(Study material)
※ ※ ※

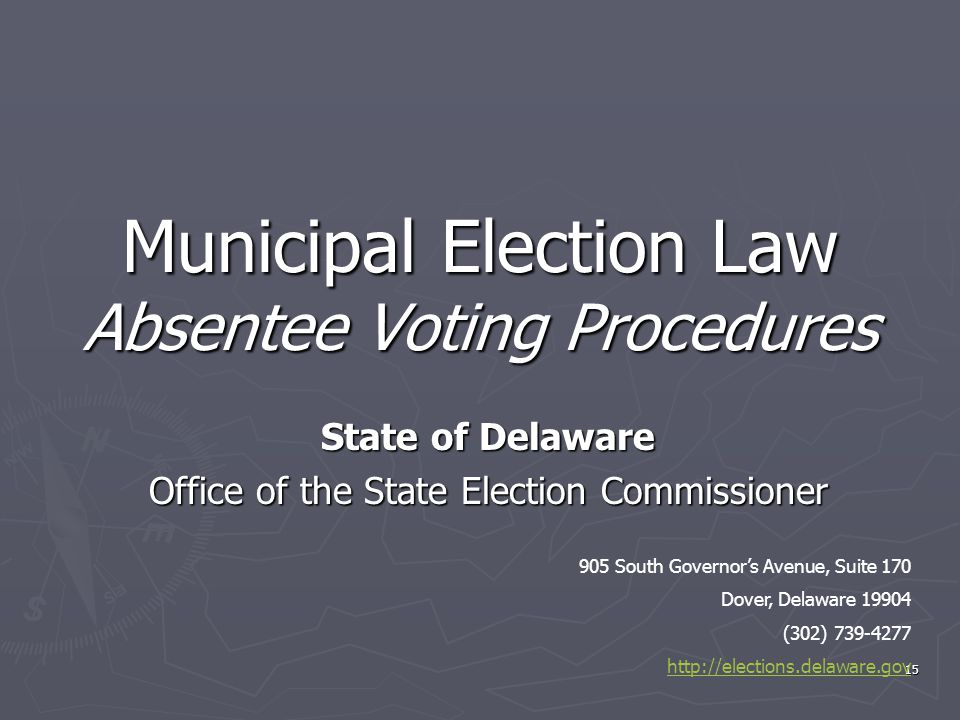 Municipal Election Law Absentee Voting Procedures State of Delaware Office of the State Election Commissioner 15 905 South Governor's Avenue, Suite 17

※ ※ ※

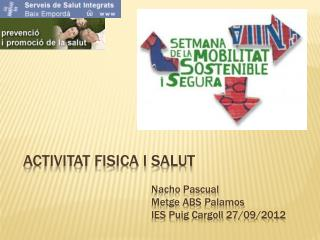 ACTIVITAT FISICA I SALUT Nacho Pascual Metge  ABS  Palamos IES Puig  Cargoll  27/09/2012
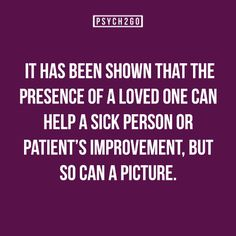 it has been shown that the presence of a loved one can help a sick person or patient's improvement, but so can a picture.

※ ※ ※

From the records above, write out exactly the lines that begin at the line with "ACTIVITAT FISICA I" and end at the line with "it has been". Pictures must not appear in the output.

 ACTIVITAT FISICA I SALUT Nacho Pascual Metge  ABS  Palamos IES Puig  Cargoll  27/09/2012
 it has been shown that the presence of a loved one can help a sick person or patient's improvement, but so can a picture.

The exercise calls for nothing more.